Vous le connaissez.
J’en ai parlé plus d’une fois.
Il se prénomme ‘abd.[1] Alhaliime.
Le serviteur du Doux.[2]
Nous
étions très jeunes quand je l’ai connu.
Aujourd’hui,
je suis à quelques semaines de mes soixante dix ans.[3]
Et lui à quelques mois de ses
soixante quinze ans.
Flots
de pensées.
Averses
d’images.
Afflux
de sensations.
Il me téléphone et m’écrit parfois.
Dernièrement, après un
échange, j’ai contacté à son sujet mon neveu[4]
installé à ddaar[5] lbidaa[6]
Il le connaît de nom, et a décidé de me faire la
surprise en se rendant à Lkhmiçaate[7]
pour le rencontrer.
« [...] Je l’ai rencontré vers 15 heures,
devant la « boutique » d'Omar. Je suis arrivé trois quart d'heure
avant le RDV exprès pour faire un grand tour dans les ruelles du vieux
Khemisset. Je me suis garé devant l'immeuble où habitaient, jadis, deux de mes tantes,
après leur divorce je crois. Et déjà, en sortant de la voiture, j'ai aperçu un
vieillard grand de taille, entrain de roder près de la boutique. Je me suis dit
« c'est peut-être lui » mais, comme je ne l'avais jamais vu
auparavant, j'ai décidé de l'ignorer le temps de ma ballade que je voulais
faire seul. En flânant dans les rues années 30 de cette ville, images, odeurs
et lumières n'avaient pas changé. Comme si c'était hier. Comme si le temps
s'est arrêté, figé depuis des décennies. Les mêmes vieillards avec leur barbes
années 40 somnolant devant des boutiques improbables, faites de bric et de broc.

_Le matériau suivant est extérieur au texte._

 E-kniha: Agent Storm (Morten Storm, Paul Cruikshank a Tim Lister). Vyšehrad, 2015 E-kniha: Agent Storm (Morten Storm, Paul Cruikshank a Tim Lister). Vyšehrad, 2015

Les mêmes charrettes (lkraress) tirées nonchalamment par des mulets mal
nourris, les mêmes odeurs de crottes de cheval sur ces routes ancestrales
délabrées par le temps et les saisons. Et cette lumière, ces arbres, cyprès et
eucalyptus centenaires, ces petites maisons coloniales en pierre et en tuiles
rouges, quasiment à l'abandon.
Vers 15 heures, je rejoins le lieu de notre RDV et
ça n'a pas raté : c'était lui. Visiblement, le bonhomme faisait les cent pas
depuis plus d'une heure devant la boutique. Il m'a dit qu'il m'a reconnu depuis
qu'il m'a vu il y a trois quart d'heure. Je lui ai répondu que j'avais envie de
visiter les vieilles ruelles. Très bavard, il m'a informé que la boutique
d'Omar est souvent fermée même si parfois, le frère[8]

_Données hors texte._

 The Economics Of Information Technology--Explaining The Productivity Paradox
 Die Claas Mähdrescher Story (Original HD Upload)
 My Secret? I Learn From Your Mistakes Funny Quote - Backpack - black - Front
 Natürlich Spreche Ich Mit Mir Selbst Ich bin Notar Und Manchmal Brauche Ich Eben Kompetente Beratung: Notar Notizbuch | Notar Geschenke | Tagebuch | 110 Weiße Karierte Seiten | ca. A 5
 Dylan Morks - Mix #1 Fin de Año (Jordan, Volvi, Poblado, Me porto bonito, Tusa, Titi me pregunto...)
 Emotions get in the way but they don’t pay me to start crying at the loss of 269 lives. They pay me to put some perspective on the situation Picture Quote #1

l'ouvrait pour je ne sais quelle raison. Et que ma tante [9] ne
veut pas la lâcher : elle cherche, en effet, à vendre le « pas de
porte »,[10]
dit-il... La boutique, elle, appartient à la tante d'Abdelhalim[11]
qui vit à Salé[12] et que
ça fait des années qu'elle ne perçoit plus le loyer pour des raisons de
commodité (elle n'allait pas faire le déplacement pour 50 dirhams) ».[13]
BOUAZZA
[1] La
première lettre de ‘ abd c’est la lettre ‘ (‘iine) qui n’existe pas dans
l’alphabet français, et non la lettre a (qui n’est donc pas écrite ici en
lettre majuscule).
[2] Le serviteur d’Allaah.
[3] Selon le calendrier dit
grégorien.
[4] Enseignant universitaire, journaliste,
auteur de deux livres sur le roi du Maroc.
Il me rend visite régulièrement lorsqu’il est de
passage en France.
[5] Le ʺrʺ roulé.
[6] Addaar albaydaa-e,
Casablanca.
[7] Khémisset.
Considérée comme la ʺcapitaleʺ de Zmmour (le ʺrʺ
roulé), Zemmour.
[8] Le frère de ‘omar.
[9] Une de mes soeurs, l’épouse
de ‘omar décédé en 2016.
[10] Ssaroute, assaroute (le
ʺrʺ roulé), la clé.
Pratique
répandue au Maroc où le locataire procède à la vente d’assaroute, en violation
des règles qui régissent la location dans un pays où les populations se
réclament de l’Islaam.
‘omar
avait loué cette boutique en 1957.
[11] ‘abd Alhaliime.
[12] Slaa,
salaa, ville séparée de rrbaate, arribaate (Rabat) par waad bou ragrag, oued
bouregreg, ouaad abou raqraaq (les ʺrʺ roulés).